The CSG-dependent interventions included in the study were as follows: If the patient underwent RRSO at age 35-50 years with or without BC surveillance and medical prevention from age 30 or 40 years; if the patient had undergone RRM at age 30 to 40 years; if they had both RRSO and RRM; if they had BC surveillance and medical prevention; or if they had no intervention. For the study, incremental cost-effectiveness ratio (ICER) was calculated as incremental cost per quality-adjusted life-year (QALY) gained.

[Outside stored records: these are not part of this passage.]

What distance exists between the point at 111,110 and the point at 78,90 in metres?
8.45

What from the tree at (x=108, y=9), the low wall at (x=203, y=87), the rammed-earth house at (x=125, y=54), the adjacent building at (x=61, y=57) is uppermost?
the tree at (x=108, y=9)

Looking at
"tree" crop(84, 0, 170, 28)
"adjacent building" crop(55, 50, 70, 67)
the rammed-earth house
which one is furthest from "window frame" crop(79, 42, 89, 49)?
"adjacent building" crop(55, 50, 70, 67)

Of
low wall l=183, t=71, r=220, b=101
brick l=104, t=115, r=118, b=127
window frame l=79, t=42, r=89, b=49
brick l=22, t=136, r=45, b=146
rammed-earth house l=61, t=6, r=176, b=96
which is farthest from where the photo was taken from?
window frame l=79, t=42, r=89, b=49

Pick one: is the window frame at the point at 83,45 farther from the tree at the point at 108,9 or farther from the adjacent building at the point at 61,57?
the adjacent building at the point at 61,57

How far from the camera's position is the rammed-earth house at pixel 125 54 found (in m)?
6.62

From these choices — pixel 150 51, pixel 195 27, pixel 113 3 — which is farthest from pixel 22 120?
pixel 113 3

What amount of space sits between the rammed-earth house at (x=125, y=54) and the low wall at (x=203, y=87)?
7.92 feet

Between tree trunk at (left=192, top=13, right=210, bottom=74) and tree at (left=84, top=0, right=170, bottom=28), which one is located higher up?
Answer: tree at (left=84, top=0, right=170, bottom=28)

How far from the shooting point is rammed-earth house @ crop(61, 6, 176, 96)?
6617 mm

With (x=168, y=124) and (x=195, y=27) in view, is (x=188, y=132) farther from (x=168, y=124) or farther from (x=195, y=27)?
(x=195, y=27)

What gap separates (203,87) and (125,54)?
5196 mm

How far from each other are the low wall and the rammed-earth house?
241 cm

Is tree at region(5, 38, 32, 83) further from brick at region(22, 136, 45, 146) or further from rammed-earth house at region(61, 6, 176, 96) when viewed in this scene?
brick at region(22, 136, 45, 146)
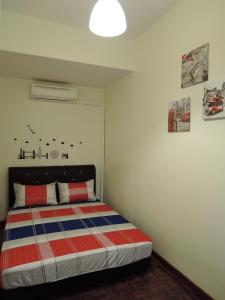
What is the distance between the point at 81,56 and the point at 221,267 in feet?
8.66

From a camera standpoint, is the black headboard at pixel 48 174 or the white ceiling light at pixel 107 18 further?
the black headboard at pixel 48 174

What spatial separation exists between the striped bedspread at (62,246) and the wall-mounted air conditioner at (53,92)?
177 centimetres

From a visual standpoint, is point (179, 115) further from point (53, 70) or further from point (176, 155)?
point (53, 70)

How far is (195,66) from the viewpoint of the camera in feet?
6.88

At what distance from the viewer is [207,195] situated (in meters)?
1.98

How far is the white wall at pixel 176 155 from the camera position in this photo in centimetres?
190

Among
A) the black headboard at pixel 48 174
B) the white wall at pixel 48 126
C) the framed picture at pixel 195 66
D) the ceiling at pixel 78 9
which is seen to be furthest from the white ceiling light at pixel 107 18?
the black headboard at pixel 48 174

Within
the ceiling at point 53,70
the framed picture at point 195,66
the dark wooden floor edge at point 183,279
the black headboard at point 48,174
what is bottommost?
the dark wooden floor edge at point 183,279

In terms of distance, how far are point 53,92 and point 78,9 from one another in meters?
1.44

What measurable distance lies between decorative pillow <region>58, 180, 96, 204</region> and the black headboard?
177 millimetres

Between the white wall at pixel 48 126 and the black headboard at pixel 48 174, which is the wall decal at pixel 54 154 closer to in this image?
the white wall at pixel 48 126

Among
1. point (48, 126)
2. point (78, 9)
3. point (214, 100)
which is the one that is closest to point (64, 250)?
point (214, 100)

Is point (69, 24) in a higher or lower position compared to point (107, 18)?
higher

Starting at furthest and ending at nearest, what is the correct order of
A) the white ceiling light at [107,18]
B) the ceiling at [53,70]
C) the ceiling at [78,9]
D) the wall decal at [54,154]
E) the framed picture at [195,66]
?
the wall decal at [54,154]
the ceiling at [53,70]
the ceiling at [78,9]
the framed picture at [195,66]
the white ceiling light at [107,18]
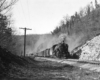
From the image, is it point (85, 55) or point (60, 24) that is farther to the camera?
point (60, 24)

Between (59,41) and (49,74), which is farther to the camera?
(59,41)

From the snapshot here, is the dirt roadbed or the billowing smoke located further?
the billowing smoke

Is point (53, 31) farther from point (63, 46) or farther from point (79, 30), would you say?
Answer: point (63, 46)

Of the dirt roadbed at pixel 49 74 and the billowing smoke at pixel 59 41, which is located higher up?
the billowing smoke at pixel 59 41

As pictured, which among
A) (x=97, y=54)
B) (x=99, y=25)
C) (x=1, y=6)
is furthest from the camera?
(x=99, y=25)

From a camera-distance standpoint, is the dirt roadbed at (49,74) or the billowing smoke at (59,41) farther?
the billowing smoke at (59,41)

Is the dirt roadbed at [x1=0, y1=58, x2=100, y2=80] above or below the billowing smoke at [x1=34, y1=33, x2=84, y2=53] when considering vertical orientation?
below

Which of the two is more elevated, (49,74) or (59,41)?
(59,41)

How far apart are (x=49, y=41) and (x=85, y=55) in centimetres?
8966

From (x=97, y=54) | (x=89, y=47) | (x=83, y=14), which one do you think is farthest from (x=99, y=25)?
(x=97, y=54)

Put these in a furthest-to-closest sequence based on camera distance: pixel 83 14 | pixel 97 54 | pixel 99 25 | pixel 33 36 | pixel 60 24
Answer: pixel 33 36
pixel 60 24
pixel 83 14
pixel 99 25
pixel 97 54

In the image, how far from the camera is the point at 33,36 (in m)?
164

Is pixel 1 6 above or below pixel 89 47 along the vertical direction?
above

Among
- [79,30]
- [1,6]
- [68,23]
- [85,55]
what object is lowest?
[85,55]
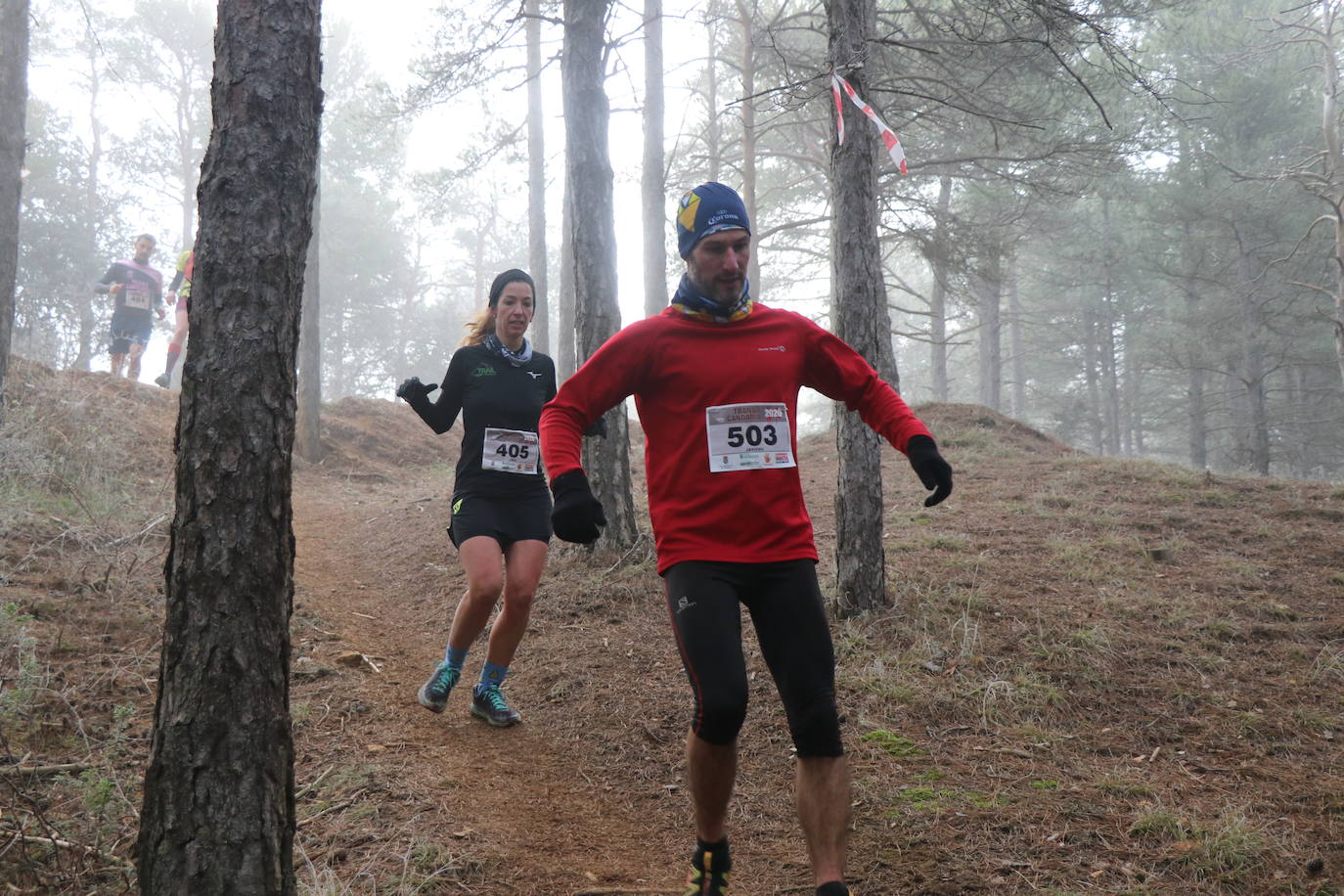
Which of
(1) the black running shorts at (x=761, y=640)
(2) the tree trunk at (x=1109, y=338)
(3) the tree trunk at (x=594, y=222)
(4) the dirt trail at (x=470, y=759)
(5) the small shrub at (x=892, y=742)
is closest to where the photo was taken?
(1) the black running shorts at (x=761, y=640)

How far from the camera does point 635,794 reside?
404cm

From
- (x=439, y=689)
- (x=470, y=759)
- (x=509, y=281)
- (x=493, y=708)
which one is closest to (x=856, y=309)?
(x=509, y=281)

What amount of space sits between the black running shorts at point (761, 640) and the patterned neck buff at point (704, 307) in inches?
34.9

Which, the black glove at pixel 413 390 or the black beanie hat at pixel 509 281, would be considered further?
the black beanie hat at pixel 509 281

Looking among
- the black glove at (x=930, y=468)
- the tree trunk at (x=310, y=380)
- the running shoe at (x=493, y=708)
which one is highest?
the tree trunk at (x=310, y=380)

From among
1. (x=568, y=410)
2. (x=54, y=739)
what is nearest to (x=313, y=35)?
(x=568, y=410)

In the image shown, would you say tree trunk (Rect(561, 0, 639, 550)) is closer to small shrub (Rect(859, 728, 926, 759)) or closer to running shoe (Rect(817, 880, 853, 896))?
small shrub (Rect(859, 728, 926, 759))

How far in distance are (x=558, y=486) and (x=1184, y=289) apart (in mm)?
26335

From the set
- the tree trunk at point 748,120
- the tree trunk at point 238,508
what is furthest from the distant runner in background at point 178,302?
the tree trunk at point 238,508

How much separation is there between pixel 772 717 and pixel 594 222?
15.7ft

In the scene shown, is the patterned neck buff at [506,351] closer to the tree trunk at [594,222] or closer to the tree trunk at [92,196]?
the tree trunk at [594,222]

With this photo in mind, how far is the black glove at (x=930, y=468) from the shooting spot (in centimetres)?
281

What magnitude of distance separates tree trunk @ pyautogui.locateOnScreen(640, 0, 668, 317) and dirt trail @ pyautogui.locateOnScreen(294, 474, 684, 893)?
9.17 m

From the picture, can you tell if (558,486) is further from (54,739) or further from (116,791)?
(54,739)
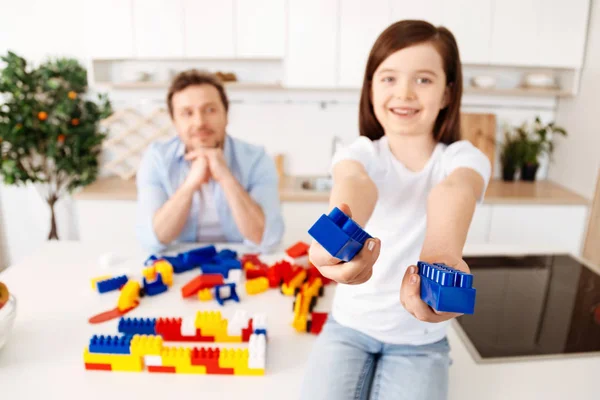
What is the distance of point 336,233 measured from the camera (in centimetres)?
39

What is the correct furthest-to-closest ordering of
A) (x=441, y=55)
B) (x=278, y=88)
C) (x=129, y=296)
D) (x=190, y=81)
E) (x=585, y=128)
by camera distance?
(x=278, y=88)
(x=585, y=128)
(x=190, y=81)
(x=129, y=296)
(x=441, y=55)

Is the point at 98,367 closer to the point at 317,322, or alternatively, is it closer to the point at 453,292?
the point at 317,322

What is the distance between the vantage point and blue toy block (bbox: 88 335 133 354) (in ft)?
2.37

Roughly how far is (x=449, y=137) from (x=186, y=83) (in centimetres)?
80

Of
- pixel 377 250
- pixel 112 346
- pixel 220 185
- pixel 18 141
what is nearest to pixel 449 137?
pixel 377 250

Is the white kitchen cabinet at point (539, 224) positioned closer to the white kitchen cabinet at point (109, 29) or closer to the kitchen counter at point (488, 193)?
the kitchen counter at point (488, 193)

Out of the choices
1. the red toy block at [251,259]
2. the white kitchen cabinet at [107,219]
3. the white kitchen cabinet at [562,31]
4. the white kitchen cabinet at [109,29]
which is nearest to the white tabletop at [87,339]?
the red toy block at [251,259]

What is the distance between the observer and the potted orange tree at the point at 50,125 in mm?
1988

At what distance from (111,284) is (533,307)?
89cm

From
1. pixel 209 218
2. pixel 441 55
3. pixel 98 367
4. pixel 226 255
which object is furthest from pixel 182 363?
pixel 209 218

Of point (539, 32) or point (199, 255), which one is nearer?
point (199, 255)

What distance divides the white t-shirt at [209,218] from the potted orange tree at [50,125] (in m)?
1.06

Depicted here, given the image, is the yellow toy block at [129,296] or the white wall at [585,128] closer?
the yellow toy block at [129,296]

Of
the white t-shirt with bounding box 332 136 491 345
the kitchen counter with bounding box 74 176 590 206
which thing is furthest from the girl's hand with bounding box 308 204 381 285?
the kitchen counter with bounding box 74 176 590 206
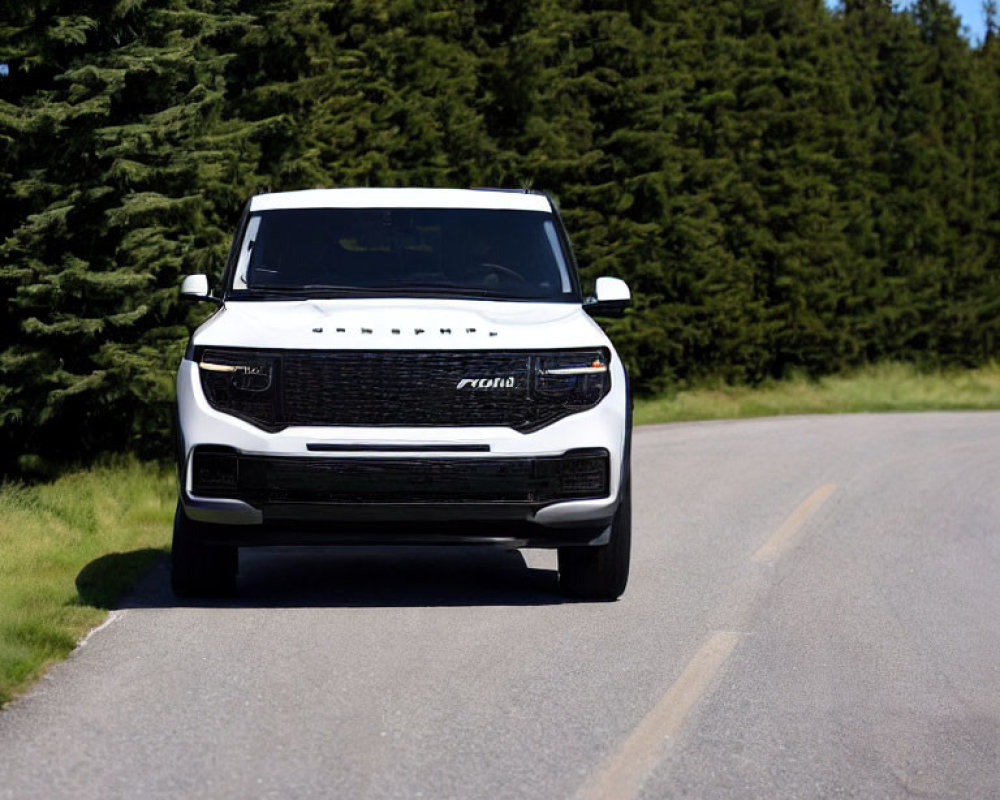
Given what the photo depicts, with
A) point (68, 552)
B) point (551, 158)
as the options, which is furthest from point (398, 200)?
point (551, 158)

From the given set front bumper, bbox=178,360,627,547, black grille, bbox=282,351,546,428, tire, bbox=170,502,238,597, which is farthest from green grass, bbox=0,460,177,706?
black grille, bbox=282,351,546,428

The results showed that undergoing both RRSO and RRM was most cost-effective for patients carrying the PVs BRCA1 (RRM: 30 years; RRSO: 35 years), BRCA2 (RRM: 35 years; RRSO: 40 years), and PALB2 (RRM: 40 years; RRSO: 45 years), with ICERs of £-1,942 (US $-2471.38)/QALY, £-89 (US $-113.26)/QALY, and £2,381 (US $3030.05)/QALY, respectively. In addition, RRSO at age 45 was found to be cost-effective for patients carrying RAD51C (£962 (US $1224.24/QALY), RAD51D (£771 (US $981.17)/QALY), and BRIP1 (£2,355 (US $2996.96)/QALY) PV compared to non-surgical strategies.
In terms of OC and BC cases and deaths, the most cost-effective preventive strategy per 1,000 PV carriers could prevent 923 OC/BC cases and 302 deaths among those who carry BRCA1; 686 OC/BC cases and 170 deaths among those who carry BRCA; 464 OC/BC cases and 130 deaths among those who carry PALB2; 102 OC cases and 64 deaths among those who carry RAD51C; 118 OC cases and 76 deaths among those who carry RAD51D; and 55 OC cases and 37 deaths among those who carry BRIP1.
According to the probabilistic sensitivity analysis, both RRSO and RRM were most cost-effective in 96.5% of simulations for BRCA1, 89.2% for BRCA2, and 84.8% for PALB2. Notably, RRSO was cost-effective in 100% of simulations for PVs RAD51C, RAD51D, and BRIP1.
Overall, the study found that for patients who carry BRCA1, BRCA2, PALB2, RAD51C, RAD51D, and BRIP1 PVs who had undergone RRSO with or without RRM at varying respective optimal ages, it was more cost-effective when compared to non-surgical strategies.
Source: Manchada R, Wei X, Sun L, et al. Cost-effectiveness analysis of cancer susceptibility gene-specific prevention strategies for ovarian and breast cancer. Presented at the 2024 Society of Gynecologic Oncology (SGO) Annual Meeting on Women’s Cancer; March 16-March 18, 2024. San Diego, California.